**TESTO DI PARTENZA:**
* * *
In altre parole, come già riferito, si tratta di preservare i modelli di funzionamento della giustizia minorile, espandendo, al contempo, il sistema della esecuzione penale esterna.
L’ampliamento dei presupposti per l’accesso alle misure alternative, l’introduzione dell’istituto della messa alla prova per gli adulti, l’espansione delle sanzioni alternative al carcere e del ricorso al lavoro di pubblica utilità impongono un’azione amministrativa che miri ad adeguare il sistema organizzativo alla ineludibile necessità di costruzione di un sistema di probation ampio ed effettivo, che ponga l’Italia alla pari di tutti i maggiori paesi europei che trovano in questo settore il principale strumento di esecuzione penale.

Se per un verso è indispensabile adeguare le risorse, umane e finanziarie, necessarie per la crescita e lo sviluppo del nuovo ambito di responsabilità del nuovo Dipartimento, per altro verso deve essere costruito un modello organizzativo efficiente e razionale in grado di assicurare rigorosi programmi di recupero che prevedano meccanismi di controllo effettivo e di costante verifica dei percorsi di risocializzazione messi in campo.
La sottrazione dell’esecuzione penale esterna alla dimensione ancillare cui era tradizionalmente relegata nella amministrazione penitenziaria, oltre a consentire l’avvio di un processo di profonda ristrutturazione dei servizi dell’amministrazione della giustizia funzionali alla piena valorizzazione delle misure alternative alla detenzione, consente la concentrazione delle risorse del Dipartimento dell’amministrazione penitenziaria nell’attuazione del programma riformatore che ha al suo centro il circuito penitenziario.

In questa rinnovata dimensione deve inquadrarsi anche l’ormai avanzato percorso di riordino delle strutture e delle funzioni dell’Amministrazione penitenziaria. Il nuovo regolamento di organizzazione del Ministero è già in corso di esecuzione e risultano adottati la maggior parte dei decreti attuativi.

La regolarità dell’azione amministrativa, anche in questa fase di transizione, è garantita attraverso un’articolata distribuzione delle competenze facenti capo agli uffici soppressi ed una stretta collaborazione tra gli uffici del Dipartimento.

Anche il sistema di acquisizione di beni e servizi è stato rivisitato concentrando solo in capo al Dipartimento dell’organizzazione giudiziaria le competenze e le risorse finanziarie e umane necessarie alla programmazione ed alla attuazione delle linee gestionali, mantenendo all’Amministrazione penitenziaria un’autonomia nelle residue competenze contrattuali tassativamente indicate nel Regolamento di organizzazione e nel decreto attuativo.
* * *
(Dati di origine)
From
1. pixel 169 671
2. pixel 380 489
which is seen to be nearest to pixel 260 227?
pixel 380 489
* * *
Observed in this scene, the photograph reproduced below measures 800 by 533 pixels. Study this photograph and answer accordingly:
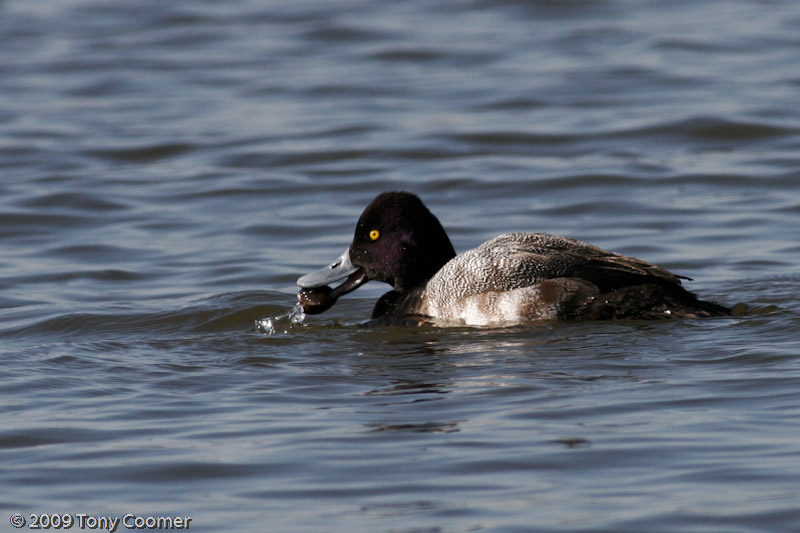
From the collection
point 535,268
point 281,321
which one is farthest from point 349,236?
* * *
**IL PROBLEMA:**
Rispondi alle domande sul testo relativo all'esecuzione penale esterna:
1. Di quale giustizia si vogliono preservare i modelli di funzionamento?
2. A quale Dipartimento sono state concentrate le competenze per l'acquisizione di beni e servizi?
3. In che modo è garantita la regolarità dell'azione amministrativa nella fase di transizione?

**SOLUZIONE SCRITTA:**
1. Della giustizia minorile.
2. Al Dipartimento dell'organizzazione giudiziaria.
3. Attraverso un'articolata distribuzione delle competenze facenti capo agli uffici soppressi e una stretta collaborazione tra gli uffici del Dipartimento.